Monday, March 15, 2021

Q&A with Ray Dorsey


Ray Dorsey, M.D., is the coauthor of the book Ending Parkinson's Disease: A Prescription for Action. He is the David M. Levy Professor of Neurology at the University of Rochester.



Q: Why did you and your colleagues decide to write this book?


A: We wrote this book because Parkinson’s is the world’s fastest growing brain disease, and there is too much silence.


As detailed in the excellent book How to Survive a Plague by David France, HIV activists adopted the motto of “Silence=Death.” For Parkinson’s, silence=suffering, needless and often preventable suffering.


Q: What do you think accounts for the rise in Parkinson's diagnoses?


A: In 1817 when Dr. James Parkinson described the condition in London, Parkinson’s was very likely exceedingly rare; it was not even classified in the medical literature. Today, 1.2 million Americans are diagnosed with the condition.

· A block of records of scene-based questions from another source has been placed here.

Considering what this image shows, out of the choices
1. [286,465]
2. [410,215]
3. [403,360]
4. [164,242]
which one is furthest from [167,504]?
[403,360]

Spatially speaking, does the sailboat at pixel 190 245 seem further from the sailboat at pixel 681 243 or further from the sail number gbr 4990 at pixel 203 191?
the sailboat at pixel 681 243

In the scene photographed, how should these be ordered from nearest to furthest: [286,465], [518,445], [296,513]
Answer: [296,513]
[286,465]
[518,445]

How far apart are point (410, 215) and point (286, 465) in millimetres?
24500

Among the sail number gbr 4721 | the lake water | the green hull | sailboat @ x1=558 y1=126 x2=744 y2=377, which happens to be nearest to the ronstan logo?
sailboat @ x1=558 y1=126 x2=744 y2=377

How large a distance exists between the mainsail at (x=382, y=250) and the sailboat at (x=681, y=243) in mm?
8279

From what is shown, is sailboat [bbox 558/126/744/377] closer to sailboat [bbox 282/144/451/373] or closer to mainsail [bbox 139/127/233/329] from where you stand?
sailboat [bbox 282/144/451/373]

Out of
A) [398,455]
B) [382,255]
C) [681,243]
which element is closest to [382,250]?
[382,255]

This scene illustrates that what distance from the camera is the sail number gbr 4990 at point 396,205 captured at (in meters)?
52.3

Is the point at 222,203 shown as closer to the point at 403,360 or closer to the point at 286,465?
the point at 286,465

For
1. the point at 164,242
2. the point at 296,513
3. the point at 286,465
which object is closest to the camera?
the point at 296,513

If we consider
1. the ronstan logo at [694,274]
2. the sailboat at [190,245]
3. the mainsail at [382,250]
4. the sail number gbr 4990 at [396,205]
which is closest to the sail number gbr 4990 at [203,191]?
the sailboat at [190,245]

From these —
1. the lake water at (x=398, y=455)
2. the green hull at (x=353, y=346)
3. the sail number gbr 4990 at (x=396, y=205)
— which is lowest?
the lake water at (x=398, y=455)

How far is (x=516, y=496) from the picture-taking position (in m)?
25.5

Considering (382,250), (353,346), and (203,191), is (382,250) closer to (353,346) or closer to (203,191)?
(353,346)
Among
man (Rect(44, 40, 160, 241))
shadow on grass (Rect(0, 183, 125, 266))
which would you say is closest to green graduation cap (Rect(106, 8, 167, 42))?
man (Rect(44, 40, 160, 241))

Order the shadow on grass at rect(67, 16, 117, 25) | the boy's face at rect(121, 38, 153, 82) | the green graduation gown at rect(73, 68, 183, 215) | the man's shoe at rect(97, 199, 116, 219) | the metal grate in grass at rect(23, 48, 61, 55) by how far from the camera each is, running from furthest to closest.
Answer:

What has changed over 200 years? Not genetics. It (likely) has to be the environment. Numerous products and by-products of the Industrial Revolution including certain pesticides, industrial chemicals like trichloroethylene, air pollution, and heavy metals.


Some of these chemicals are widespread throughout the U.S. and spreading around the world.

Q: You write that "our true passion is preventing people from ever having to face Parkinson’s." What are some of the strategies already in use, and what do you see looking ahead?


A: We can likely prevent many cases of Parkinson’s disease through societal and individual actions. At the societal level, we need to ban certain chemicals like the pesticide paraquat.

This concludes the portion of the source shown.